- _SET OF TASKS_
(a) Check each statement below against the forum post about the laptop's integrated graphics. For each, answer yes or no and quote the words from the post that decide it.
(i) Overlord crashed before it started.
(ii) The Dawn of War games slowed down once the settings were at their maximum.
(iii) In Dungeon Keeper 2, the toolbar failed to appear during a level.
(b) In the forum post about the laptop's integrated graphics, what laptop model did the poster buy?
(c) Extend the forum post about the laptop's integrated graphics, picking up after its final sentence.

- _EXCERPT_
---*---

# Intel® Integrated Graphics Media Accelerator X3100, Can It Play Games?



## AkaRai (Aug 4, 2006)

*Intel® Integrated Graphics Media Accelerator X3100, Can It Play Games?*

I recently purchased a laptop, a Dell Vostro 1500. It was pretty inexpensive, and all the specs seemed perfect, but I overlooked one thing until after I got it: The graphics card. What it came with was an Intel® Integrated Graphics Media Accelerator X3100.

I started installing games unaware of the problem. First I installed the four Warhammer 40k Dawn of War games. There was no major problem, but there was a strange error. It wouldn't let me load the game unless I loaded it in safe mode. However, once the game was loaded from it's safe mode, I was able to switch all the settings to their max, and the game played and loaded fine. No error after that. No slowdown or video skip.

So then, I installed Overlord. It crashes before it even starts up, so I can't play it at all.

Then I start to install some of my older games. I install Civilization 2: Test of Time, and while it loaded and played fine, it crashed during play. That has never happened to me on any other system before. It's an old, sturdy game. I was surprised.

Then I installed Dungeon Keeper 2, and while no errors were reported and it loaded up fine, when I started an actual level, the screen was blank. Well, not the entire screen. The toolbar, the map, the cursor all appeared fine, but the actual playfield was blank. It just didn't show up at all.

Is it the drivers, or is it because the card is weak? Is it possible to do anything to make these games work with this card?

For that matter, is it possible to replace the card at all? I know it's integrated, but does that mean no other card can be put in? And if it could, what would I replace it with?

---*---

- _SOURCE MATERIAL_
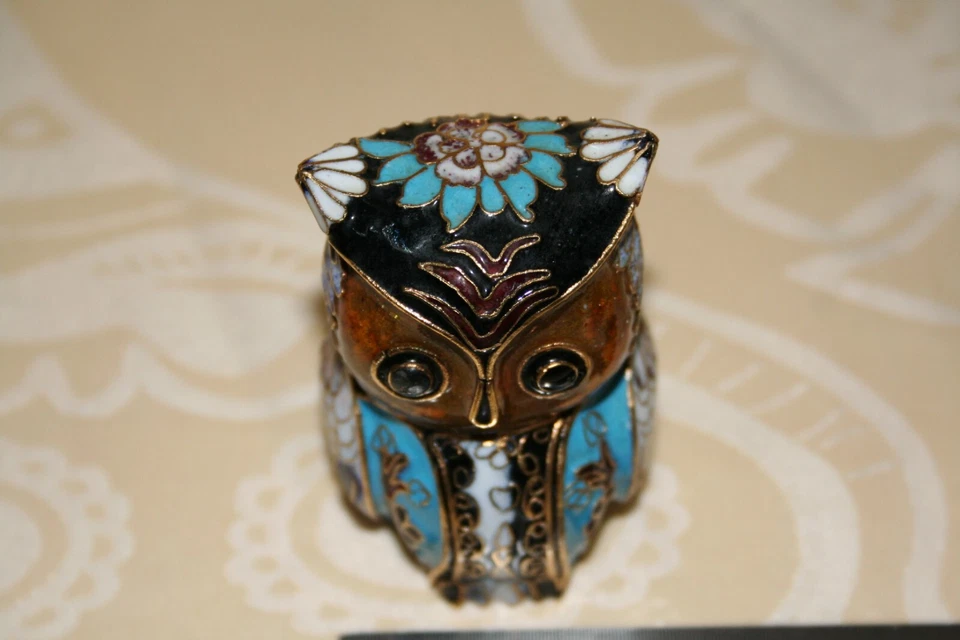 jolie chouette ou hibou en laiton, émail cloisonné, hauteur 7 cm, chine - Photo 2/4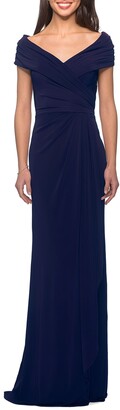 La Femme Short-Sleeve Ruched Jersey Gown Dress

---*---

- _RESPONSES BY ITEM NUMBER_
(a)
(i) Yes: "It crashes before it even starts up, so I can't play it at all."
(ii) No: "No slowdown or video skip."
(iii) No: "The toolbar, the map, the cursor all appeared fine, but the actual playfield was blank."

(b) A Dell Vostro 1500.

(c)
I contacted Dell, and the technician told me it was possible to replace the card, in this method: http://support.dell.com/support/edocs/systems/vos1500/en/sm/graphics.htm#wp1179839

I don't even know enough to know if that's what an integrated card looks like, or if he misunderstood me and thought that it was an interchangeable one.

Can this laptop be altered to be made into a gaming laptop, or have I made a huge mistake?


----------



## thompsop07 (Mar 27, 2008)

*Re: Intel® Integrated Graphics Media Accelerator X3100, Can It Play Games?*

ive found alot of problems with dungeon keeper 2 are down to the opperating system, it had troubles playing on my old xp machine and that error you described sounds just like one i had with medieval total war, all the units and tollbars will load but no map, i assume its a vista error as even the battles( much more demanding than the map) played smoothly for me.
My brother has an acer with the x3100 which smoothly plays games such as aoe3 and empire earth 2 and the likes.
so in short it will do better than alot of people would think and i imagine would only struggle with very recent games


----------



## Bakryuuha (Aug 16, 2007)

*Re: Intel® Integrated Graphics Media Accelerator X3100, Can It Play Games?*

I doubt the card being weak would cause the game to completely crash or not start up, most games come up with a window that say your specs dont meet the requirements. Try getting newer drivers. But yes, the word integrated always makes me cringe a little lol


----------



## FreoHeaveho (Aug 22, 2006)

*Re: Intel® Integrated Graphics Media Accelerator X3100, Can It Play Games?*

You will be able to play very basic games at low resolution, but dont expect to play any newer games.


----------



## Andrews15r (Feb 15, 2009)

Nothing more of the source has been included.